Urteil vom 14. August 2002 
II. Öffentlichrechtliche Abteilung 
 
Bundesrichter Wurzburger, Präsident, 
Bundesrichter Hungerbühler, Müller, Bundesrichterin Yersin, 
Ersatzrichter Seiler, 
Gerichtsschreiberin Müller. 
 
Staat Zürich, 
Beschwerdeführer, vertreten durch die Finanzdirektion des Kantons Zürich, Walcheplatz 1, Postfach, 8090 Zürich, 
 
gegen 
 
X.________ und 15 weitere kantonal besoldete Handarbeitslehrerinnen resp. deren Erben, 
Y.________ und 9 weitere Haushaltslehrerinnen resp. deren Erben, 
Beschwerdegegnerinnen, 
alle vertreten durch Rechtsanwältin Gabriela Gwerder, 
Langstrasse 4, 8004 Zürich, 
Verwaltungsgericht des Kantons Zürich, 3. Abteilung, 
3. Kammer, Militärstrasse 36, Postfach, 8021 Zürich.

## Aufgabe 1
Kannst du die Datenzeilen als JSON-Liste von Strings darstellen, beginnend mit der Zeile, die „Of the two, the“ enthält, und endend mit der letzten Datenzeile? Jede Zeile wird ein String, Leerzeilen fallen weg.

## Übungsmaterial
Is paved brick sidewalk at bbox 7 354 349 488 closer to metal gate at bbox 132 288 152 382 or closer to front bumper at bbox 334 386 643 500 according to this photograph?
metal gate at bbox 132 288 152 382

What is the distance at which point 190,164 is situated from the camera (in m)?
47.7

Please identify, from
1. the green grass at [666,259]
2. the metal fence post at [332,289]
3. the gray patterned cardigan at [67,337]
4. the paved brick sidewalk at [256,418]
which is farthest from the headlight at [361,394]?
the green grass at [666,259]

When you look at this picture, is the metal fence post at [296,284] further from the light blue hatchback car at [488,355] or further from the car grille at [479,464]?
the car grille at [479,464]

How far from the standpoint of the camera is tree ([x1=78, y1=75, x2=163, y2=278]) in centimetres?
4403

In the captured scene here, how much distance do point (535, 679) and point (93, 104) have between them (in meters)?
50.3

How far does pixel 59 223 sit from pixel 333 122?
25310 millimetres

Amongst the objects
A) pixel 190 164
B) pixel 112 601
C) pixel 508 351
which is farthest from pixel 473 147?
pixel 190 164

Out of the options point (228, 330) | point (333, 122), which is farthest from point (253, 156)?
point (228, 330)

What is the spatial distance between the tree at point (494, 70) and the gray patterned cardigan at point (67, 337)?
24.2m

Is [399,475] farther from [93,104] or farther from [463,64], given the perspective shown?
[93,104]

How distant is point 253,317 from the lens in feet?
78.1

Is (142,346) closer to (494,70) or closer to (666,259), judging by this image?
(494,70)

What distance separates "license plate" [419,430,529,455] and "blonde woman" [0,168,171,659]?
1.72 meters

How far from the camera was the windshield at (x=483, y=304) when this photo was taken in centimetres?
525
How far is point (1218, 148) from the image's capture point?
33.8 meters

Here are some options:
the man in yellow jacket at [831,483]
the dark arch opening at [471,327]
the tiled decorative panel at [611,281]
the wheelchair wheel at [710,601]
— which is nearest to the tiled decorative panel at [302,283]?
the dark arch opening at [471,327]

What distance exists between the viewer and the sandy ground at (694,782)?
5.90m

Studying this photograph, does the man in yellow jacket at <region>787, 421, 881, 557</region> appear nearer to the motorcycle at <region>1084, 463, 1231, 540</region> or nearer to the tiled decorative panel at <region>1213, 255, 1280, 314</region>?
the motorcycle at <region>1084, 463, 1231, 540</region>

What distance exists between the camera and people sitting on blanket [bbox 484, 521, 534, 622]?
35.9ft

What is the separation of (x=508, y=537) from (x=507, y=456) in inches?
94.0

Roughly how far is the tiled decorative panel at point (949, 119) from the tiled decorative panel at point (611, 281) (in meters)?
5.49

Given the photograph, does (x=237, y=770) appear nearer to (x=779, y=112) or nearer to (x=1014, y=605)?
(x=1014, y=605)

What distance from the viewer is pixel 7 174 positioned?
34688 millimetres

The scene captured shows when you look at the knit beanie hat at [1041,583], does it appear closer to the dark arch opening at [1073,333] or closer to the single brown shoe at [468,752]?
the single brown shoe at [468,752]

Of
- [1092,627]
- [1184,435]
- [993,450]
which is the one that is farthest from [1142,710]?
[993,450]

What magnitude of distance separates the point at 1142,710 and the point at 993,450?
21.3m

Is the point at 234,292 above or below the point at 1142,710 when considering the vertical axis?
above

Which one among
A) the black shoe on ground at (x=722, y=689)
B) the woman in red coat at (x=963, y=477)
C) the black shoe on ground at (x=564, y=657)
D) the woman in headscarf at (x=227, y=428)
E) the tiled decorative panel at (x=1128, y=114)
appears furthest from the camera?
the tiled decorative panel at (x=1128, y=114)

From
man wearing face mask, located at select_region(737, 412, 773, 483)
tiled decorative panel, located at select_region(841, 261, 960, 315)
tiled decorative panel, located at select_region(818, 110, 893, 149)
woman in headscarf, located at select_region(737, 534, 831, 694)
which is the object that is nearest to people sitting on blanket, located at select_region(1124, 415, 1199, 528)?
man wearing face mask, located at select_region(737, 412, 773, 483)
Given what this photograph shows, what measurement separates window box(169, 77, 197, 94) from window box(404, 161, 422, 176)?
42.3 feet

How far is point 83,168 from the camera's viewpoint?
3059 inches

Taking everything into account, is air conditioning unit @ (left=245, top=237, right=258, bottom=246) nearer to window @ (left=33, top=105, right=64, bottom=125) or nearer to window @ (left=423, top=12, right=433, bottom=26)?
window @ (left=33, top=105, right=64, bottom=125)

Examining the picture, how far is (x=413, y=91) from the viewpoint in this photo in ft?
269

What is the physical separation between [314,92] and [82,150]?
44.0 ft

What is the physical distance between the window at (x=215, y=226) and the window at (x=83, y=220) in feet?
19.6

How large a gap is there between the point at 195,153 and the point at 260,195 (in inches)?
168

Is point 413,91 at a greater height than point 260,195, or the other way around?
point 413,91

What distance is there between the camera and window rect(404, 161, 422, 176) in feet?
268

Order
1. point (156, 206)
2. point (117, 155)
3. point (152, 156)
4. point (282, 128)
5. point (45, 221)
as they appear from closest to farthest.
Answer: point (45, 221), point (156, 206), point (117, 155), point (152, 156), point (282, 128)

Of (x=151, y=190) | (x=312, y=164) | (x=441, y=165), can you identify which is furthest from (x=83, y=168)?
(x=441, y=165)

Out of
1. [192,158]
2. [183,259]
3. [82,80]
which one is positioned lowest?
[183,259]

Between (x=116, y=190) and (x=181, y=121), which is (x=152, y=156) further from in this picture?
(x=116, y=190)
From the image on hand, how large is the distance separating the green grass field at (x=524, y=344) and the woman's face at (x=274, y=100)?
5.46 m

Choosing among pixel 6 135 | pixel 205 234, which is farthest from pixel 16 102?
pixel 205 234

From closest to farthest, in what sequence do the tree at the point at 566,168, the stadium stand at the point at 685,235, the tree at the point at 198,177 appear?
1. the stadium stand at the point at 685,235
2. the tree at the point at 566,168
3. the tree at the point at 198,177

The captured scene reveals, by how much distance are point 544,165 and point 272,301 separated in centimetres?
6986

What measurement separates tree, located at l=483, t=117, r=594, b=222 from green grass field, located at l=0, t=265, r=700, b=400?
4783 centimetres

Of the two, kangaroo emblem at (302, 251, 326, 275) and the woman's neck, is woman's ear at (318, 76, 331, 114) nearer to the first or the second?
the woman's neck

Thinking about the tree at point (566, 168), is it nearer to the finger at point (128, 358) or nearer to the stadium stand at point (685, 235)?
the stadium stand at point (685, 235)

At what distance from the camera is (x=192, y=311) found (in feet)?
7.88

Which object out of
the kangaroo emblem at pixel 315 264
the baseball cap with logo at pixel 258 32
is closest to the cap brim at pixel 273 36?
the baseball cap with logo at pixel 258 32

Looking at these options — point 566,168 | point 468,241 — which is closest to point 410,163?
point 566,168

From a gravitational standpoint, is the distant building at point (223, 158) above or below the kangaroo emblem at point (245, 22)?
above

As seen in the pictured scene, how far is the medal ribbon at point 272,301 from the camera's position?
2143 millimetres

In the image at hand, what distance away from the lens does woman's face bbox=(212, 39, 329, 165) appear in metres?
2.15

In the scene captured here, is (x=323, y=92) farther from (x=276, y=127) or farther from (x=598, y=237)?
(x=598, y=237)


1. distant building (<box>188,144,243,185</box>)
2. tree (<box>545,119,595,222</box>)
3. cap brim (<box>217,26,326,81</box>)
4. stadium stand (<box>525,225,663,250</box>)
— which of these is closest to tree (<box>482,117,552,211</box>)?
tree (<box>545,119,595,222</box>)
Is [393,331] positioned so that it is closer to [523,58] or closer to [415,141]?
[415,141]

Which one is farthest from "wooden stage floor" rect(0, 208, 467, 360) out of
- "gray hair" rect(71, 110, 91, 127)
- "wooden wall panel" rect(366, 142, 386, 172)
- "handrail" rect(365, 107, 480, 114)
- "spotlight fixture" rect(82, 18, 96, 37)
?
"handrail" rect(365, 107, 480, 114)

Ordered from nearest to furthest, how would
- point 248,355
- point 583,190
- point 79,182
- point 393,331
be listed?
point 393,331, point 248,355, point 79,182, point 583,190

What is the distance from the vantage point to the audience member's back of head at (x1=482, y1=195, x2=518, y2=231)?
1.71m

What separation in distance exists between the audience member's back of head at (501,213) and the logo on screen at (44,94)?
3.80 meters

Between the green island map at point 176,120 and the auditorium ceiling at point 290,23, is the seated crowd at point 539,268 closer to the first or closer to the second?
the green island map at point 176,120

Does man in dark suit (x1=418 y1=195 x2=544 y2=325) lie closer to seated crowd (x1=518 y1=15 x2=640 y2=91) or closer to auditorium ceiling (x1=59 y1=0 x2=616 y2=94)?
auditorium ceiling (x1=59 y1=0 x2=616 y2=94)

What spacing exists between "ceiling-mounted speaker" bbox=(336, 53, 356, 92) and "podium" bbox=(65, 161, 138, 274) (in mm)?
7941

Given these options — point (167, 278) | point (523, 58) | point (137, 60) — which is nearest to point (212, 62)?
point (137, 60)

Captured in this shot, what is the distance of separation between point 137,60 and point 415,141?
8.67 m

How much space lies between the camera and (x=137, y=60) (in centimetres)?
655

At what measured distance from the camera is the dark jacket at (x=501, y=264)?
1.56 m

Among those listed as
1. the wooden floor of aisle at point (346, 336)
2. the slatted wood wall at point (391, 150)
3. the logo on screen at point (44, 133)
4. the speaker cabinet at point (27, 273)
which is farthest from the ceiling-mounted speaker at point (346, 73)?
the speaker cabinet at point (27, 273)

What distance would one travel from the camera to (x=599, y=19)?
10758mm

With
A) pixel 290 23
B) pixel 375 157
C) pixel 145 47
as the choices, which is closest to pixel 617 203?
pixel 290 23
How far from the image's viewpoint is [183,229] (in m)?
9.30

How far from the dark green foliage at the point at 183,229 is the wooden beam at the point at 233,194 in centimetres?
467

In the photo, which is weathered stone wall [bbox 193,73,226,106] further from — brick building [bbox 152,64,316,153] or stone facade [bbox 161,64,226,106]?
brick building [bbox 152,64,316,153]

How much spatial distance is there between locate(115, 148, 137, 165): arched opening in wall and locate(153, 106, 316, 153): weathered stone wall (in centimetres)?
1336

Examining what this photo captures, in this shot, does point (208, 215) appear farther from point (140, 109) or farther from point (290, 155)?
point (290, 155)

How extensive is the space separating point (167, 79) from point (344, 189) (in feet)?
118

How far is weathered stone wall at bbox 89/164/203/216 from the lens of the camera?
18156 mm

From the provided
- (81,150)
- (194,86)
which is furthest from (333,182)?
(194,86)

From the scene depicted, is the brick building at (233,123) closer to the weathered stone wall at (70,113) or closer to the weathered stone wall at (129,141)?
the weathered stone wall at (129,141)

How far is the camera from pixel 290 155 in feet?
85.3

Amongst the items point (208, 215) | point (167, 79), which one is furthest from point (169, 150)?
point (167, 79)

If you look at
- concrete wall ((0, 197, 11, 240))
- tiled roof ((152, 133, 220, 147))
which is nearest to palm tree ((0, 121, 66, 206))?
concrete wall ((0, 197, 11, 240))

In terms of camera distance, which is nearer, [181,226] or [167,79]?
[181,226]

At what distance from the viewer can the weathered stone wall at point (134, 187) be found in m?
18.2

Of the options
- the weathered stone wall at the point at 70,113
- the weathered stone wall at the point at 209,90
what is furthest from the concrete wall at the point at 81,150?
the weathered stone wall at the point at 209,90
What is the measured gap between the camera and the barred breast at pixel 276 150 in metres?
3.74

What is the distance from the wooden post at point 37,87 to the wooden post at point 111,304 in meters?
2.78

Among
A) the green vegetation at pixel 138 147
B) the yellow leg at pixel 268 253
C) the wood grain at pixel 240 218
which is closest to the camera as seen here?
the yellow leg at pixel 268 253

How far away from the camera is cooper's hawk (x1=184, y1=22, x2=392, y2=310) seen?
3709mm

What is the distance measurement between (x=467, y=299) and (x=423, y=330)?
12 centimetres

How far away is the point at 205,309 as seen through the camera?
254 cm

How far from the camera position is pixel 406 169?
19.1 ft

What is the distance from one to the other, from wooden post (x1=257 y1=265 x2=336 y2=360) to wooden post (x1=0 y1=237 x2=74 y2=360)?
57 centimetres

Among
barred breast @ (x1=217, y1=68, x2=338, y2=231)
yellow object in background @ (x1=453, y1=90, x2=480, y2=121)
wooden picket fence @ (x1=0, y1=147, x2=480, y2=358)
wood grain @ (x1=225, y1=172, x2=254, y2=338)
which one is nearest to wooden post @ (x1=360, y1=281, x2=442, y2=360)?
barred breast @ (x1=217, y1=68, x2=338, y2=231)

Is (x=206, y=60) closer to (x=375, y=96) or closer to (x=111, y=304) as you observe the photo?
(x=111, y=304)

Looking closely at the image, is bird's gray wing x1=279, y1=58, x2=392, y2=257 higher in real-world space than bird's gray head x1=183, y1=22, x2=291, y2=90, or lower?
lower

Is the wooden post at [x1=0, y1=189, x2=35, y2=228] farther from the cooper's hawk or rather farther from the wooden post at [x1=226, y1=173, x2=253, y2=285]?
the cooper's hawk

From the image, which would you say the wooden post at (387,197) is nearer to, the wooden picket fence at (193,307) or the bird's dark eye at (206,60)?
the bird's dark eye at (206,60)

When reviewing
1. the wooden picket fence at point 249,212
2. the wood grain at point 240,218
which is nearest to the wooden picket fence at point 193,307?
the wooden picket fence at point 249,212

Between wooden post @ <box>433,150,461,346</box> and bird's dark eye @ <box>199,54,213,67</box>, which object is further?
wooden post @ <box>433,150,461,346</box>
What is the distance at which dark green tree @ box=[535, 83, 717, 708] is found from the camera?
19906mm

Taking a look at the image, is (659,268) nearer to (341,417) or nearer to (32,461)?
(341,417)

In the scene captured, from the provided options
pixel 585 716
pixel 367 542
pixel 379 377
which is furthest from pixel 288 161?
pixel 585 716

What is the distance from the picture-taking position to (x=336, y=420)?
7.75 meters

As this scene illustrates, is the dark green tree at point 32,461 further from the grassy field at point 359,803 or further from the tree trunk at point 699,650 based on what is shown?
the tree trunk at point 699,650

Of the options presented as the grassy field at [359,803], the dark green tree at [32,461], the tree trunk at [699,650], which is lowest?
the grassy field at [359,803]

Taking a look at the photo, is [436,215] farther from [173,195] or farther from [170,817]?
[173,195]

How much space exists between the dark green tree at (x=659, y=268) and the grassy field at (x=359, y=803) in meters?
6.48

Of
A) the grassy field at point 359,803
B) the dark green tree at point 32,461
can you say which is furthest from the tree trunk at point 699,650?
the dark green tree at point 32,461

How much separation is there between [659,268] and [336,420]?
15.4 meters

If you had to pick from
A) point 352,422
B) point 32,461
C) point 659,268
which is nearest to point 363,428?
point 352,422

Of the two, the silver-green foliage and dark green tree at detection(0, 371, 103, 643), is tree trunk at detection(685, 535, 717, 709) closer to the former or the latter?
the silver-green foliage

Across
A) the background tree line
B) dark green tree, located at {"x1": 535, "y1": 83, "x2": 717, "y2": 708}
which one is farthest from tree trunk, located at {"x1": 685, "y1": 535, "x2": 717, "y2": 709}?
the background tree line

## Aufgabe 2
Wie lautet der Urteilskopf ab den Worten „Urteil vom 14.“ bis einschließlich „Gerichtsschreiberin Müller.“? Gib diese Passage unverändert aus.

## Ergebnis 1
[
  "Of the two, the silver-green foliage and dark green tree at detection(0, 371, 103, 643), is tree trunk at detection(685, 535, 717, 709) closer to the former or the latter?",
  "the silver-green foliage",
  "Across",
  "A) the background tree line",
  "B) dark green tree, located at {\"x1\": 535, \"y1\": 83, \"x2\": 717, \"y2\": 708}",
  "which one is farthest from tree trunk, located at {\"x1\": 685, \"y1\": 535, \"x2\": 717, \"y2\": 709}?",
  "the background tree line"
]

## Ergebnis 2
Urteil vom 14. August 2002 
II. Öffentlichrechtliche Abteilung 
 
Bundesrichter Wurzburger, Präsident, 
Bundesrichter Hungerbühler, Müller, Bundesrichterin Yersin, 
Ersatzrichter Seiler, 
Gerichtsschreiberin Müller.